29 Tutorial on Drawing Anatomical Structures

By Solomon R. Isekeije


Everyone has the innate ability to draw. Although drawing is a creative process, it involves the effective application of learned skills, for accurate depiction of objects or subjects. If we believe that drawing skills can be taught and learned then we can assume that everyone can learn to draw. Often, our inability to accurately depict objects or subjects is due to lack of trainings and familiarity with basic drawing skills. Enhanced visual acuity increase our ability for effective observation, interpretation, and ability to create drawings of three-dimensional images on two- dimensional surfaces. Economic and educational disparities against African Americans are some of the factors responsible for lower performance and limited engagement in art making processes among African American Youth. These setbacks may account for lower participation in creating and responding to visual arts among African American Youth compared to whites, Hispanic and other groups.


Learning Objectives

Upon completion of the work in this chapter students should be able to:

  • Identify and compare basic organic and inorganic shape and forms to specific human organs and parts of the human anatomy.
  • Apply a progressive drawing process in rendering selected human organs and parts of the human anatomy.
  • Understand how to accurately measure the proportion of the human skeletal system.
  • Draw the complete human skeletal system.
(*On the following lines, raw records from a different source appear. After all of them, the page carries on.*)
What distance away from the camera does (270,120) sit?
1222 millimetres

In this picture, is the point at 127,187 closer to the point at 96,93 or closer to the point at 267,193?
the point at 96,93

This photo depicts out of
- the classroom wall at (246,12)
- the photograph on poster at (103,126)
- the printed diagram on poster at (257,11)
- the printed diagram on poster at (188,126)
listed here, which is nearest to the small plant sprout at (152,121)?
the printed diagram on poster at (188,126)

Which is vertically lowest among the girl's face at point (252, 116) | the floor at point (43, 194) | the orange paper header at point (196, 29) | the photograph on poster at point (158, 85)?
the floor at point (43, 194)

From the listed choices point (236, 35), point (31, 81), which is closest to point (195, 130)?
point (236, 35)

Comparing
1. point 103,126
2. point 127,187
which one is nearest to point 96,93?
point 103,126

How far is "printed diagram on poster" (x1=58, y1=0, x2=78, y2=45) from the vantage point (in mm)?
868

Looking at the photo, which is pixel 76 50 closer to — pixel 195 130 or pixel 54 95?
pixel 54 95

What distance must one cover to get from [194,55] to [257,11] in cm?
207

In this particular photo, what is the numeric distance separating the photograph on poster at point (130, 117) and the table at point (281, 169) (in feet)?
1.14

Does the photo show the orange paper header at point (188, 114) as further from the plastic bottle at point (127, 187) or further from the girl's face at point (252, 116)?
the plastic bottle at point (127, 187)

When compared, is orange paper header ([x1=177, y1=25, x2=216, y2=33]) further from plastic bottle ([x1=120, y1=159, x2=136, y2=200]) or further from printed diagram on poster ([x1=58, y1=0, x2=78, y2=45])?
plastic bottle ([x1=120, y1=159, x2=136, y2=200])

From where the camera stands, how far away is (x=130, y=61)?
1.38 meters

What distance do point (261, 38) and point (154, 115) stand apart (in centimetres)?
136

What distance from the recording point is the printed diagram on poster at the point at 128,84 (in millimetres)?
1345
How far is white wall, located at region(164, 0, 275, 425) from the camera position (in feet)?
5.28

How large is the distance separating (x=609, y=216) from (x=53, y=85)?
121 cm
The ability to create and share still and moving images such as drawing, graphic illustrations, photographic reproduction and videos is one of the most important technological advancements of this age. Today, our daily activities are inundated with scores of still and moving images in the form of drawings, emoji, short memes, photographs and videos of friends and family, observations from nature, interesting objects, and places, and pictures of the food we eat. With so much reference to images in our daily interaction, it makes sense to develop some basic drawing skills to fully participate and appreciate our current 21st century visual revolution. The development of basic drawing skills can be linked to a heighten sense of visual acuity. For professionals in the field of Nursing and Allied Health the ability to make quick, accurate observations and act upon those observations can make the difference between life and death for their patients.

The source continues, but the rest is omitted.